— begin QUOTED PASSAGE —
“Wow, you’ve run an ultramarathon. That must have been hard.”
“Kinda, I guess.”
That’s often how the conversation goes when someone finds out I’ve run an ultramarathon (any race over 26.2 miles). It’s an interesting conversation because people are often fixated on the execution of a single event in my life. An event that lasts 7.5 hours over the course of one day. What people don’t say is, “Wow, you trained for six months, five days a week, in the cold and snow, spending 7-8 hours a week running, cross training a fewtimes a week in order to run that far at one time?”
People are often focused on the event, and not what it takes to get to the event. Society focuses on the next great shortcut to achieve something better, cheaper, faster. The thing many of us don’t want to recognize is that the tried and true method of achieving something is hard work and perseverance. You can’t effectively run a marathon or ultra without putting in the hard work of training. You must spend hours a week training. You must slowly build up your miles. You must not over train or else you will get hurt. Sure, there are different methods of training, such as Crossfit Endurance which focuses less on running and more on building endurance, but you still have to train. Anything else will result in failure.
— end QUOTED PASSAGE —
* GOAL OF THE EXERCISE: Repeat the ultramarathon passage word for word, starting at "People are often focused" and ending at "result in failure.".
— begin GIVEN DATA —
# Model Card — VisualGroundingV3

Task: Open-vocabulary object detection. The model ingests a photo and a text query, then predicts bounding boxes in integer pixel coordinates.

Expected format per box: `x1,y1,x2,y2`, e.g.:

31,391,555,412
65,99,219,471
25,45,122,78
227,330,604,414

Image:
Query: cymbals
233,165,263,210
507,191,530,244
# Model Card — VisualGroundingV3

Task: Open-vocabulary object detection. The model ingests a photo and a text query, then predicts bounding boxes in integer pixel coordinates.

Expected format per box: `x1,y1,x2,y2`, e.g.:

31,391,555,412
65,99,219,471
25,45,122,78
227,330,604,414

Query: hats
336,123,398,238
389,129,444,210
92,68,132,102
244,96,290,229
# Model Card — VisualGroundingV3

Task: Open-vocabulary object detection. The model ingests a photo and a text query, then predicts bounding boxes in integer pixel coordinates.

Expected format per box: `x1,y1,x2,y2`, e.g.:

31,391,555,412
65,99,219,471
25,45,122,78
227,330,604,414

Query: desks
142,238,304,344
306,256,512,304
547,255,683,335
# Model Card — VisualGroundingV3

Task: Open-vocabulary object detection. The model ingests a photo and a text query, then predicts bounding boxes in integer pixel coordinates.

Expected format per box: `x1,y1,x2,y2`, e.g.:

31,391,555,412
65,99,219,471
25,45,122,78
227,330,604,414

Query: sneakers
— end GIVEN DATA —
— begin GIVEN DATA —
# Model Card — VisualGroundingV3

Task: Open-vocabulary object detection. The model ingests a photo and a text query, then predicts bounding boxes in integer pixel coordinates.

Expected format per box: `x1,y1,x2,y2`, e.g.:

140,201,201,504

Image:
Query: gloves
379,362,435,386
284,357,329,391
— end GIVEN DATA —
— begin GIVEN DATA —
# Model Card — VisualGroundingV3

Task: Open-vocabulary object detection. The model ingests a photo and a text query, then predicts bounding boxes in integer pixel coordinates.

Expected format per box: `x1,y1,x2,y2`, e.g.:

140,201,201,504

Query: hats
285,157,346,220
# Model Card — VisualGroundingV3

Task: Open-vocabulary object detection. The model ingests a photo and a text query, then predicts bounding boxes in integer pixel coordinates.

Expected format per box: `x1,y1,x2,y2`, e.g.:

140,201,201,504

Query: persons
— end GIVEN DATA —
* ANSWER TO THE PROBLEM:
People are often focused on the event, and not what it takes to get to the event. Society focuses on the next great shortcut to achieve something better, cheaper, faster. The thing many of us don’t want to recognize is that the tried and true method of achieving something is hard work and perseverance. You can’t effectively run a marathon or ultra without putting in the hard work of training. You must spend hours a week training. You must slowly build up your miles. You must not over train or else you will get hurt. Sure, there are different methods of training, such as Crossfit Endurance which focuses less on running and more on building endurance, but you still have to train. Anything else will result in failure.